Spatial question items
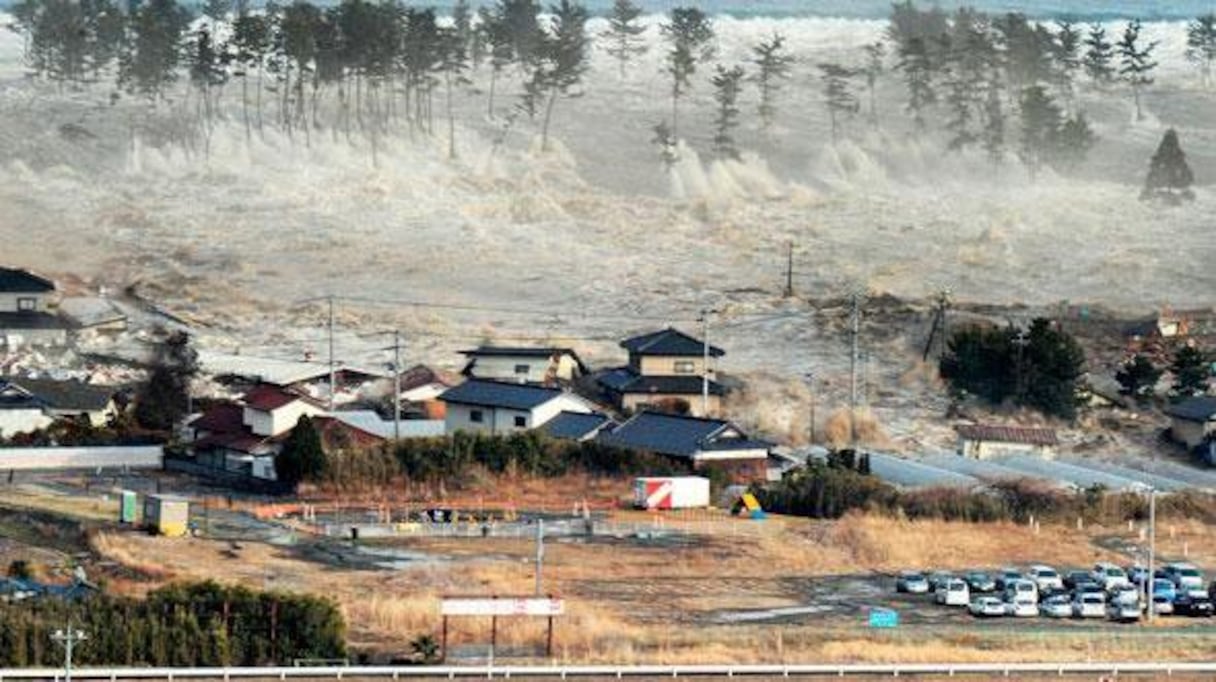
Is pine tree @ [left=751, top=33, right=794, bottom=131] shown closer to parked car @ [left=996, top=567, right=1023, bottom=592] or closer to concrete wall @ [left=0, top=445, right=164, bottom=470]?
concrete wall @ [left=0, top=445, right=164, bottom=470]

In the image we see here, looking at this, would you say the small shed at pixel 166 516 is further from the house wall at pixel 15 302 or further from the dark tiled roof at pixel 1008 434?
the house wall at pixel 15 302

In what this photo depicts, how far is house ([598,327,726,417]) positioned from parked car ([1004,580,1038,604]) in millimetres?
17830

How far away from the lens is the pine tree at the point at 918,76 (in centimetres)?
10581

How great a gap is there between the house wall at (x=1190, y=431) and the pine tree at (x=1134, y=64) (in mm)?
48104

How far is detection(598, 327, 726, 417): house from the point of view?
6256cm

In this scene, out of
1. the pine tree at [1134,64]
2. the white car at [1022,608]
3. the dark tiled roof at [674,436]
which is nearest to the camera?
the white car at [1022,608]

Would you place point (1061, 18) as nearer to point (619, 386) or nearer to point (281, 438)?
point (619, 386)

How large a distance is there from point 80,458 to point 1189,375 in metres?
22.2

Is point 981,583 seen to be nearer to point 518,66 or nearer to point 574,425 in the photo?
Answer: point 574,425

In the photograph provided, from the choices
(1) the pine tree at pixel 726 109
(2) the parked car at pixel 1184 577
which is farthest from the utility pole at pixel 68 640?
(1) the pine tree at pixel 726 109

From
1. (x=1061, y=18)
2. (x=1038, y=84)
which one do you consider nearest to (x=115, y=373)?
(x=1038, y=84)

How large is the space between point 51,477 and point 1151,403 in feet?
73.7

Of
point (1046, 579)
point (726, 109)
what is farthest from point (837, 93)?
point (1046, 579)

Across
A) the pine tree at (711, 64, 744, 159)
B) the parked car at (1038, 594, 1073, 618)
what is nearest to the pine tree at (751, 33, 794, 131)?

*YOUR GOAL*. Arrange every line of the items above as a Markdown table with the columns "Row" and "Line", numbering the rows and skipping blank lines. Leave the pictures out.

*THE COMPLETED TASK*.
| Row | Line |
|---|---|
| 1 | Is pine tree @ [left=751, top=33, right=794, bottom=131] shown closer to parked car @ [left=996, top=567, right=1023, bottom=592] or closer to concrete wall @ [left=0, top=445, right=164, bottom=470]? |
| 2 | concrete wall @ [left=0, top=445, right=164, bottom=470] |
| 3 | In the image we see here, looking at this, would you say the small shed at pixel 166 516 is further from the house wall at pixel 15 302 or further from the dark tiled roof at pixel 1008 434? |
| 4 | the house wall at pixel 15 302 |
| 5 | In what this photo depicts, how far is house ([598,327,726,417]) positioned from parked car ([1004,580,1038,604]) in millimetres? |
| 6 | 17830 |
| 7 | How far away from the lens is the pine tree at the point at 918,76 (in centimetres)? |
| 8 | 10581 |
| 9 | How great a gap is there between the house wall at (x=1190, y=431) and the pine tree at (x=1134, y=64) (in mm)? |
| 10 | 48104 |
| 11 | How far is detection(598, 327, 726, 417): house from the point of view? |
| 12 | 6256cm |
| 13 | In this scene, out of |
| 14 | 1. the pine tree at [1134,64] |
| 15 | 2. the white car at [1022,608] |
| 16 | 3. the dark tiled roof at [674,436] |
| 17 | which is nearest to the camera? |
| 18 | the white car at [1022,608] |
| 19 | Would you place point (1061, 18) as nearer to point (619, 386) or nearer to point (281, 438)? |
| 20 | point (619, 386) |
| 21 | How large a distance is there from point 80,458 to point 1189,375 in metres? |
| 22 | 22.2 |
| 23 | Is point 981,583 seen to be nearer to point 518,66 or nearer to point 574,425 in the photo? |
| 24 | Answer: point 574,425 |
| 25 | In the photograph provided, from the choices |
| 26 | (1) the pine tree at pixel 726 109 |
| 27 | (2) the parked car at pixel 1184 577 |
| 28 | which is farthest from the utility pole at pixel 68 640? |
| 29 | (1) the pine tree at pixel 726 109 |
| 30 | From |
| 31 | 1. (x=1061, y=18) |
| 32 | 2. (x=1038, y=84) |
| 33 | which one do you consider nearest to (x=115, y=373)? |
| 34 | (x=1038, y=84) |
| 35 | How large is the space between point 51,477 and point 1151,403 in feet? |
| 36 | 73.7 |
| 37 | Of |
| 38 | point (1046, 579) |
| 39 | point (726, 109) |
| 40 | what is farthest from point (837, 93)? |
| 41 | point (1046, 579) |
| 42 | Across |
| 43 | A) the pine tree at (711, 64, 744, 159) |
| 44 | B) the parked car at (1038, 594, 1073, 618) |
| 45 | what is nearest to the pine tree at (751, 33, 794, 131)? |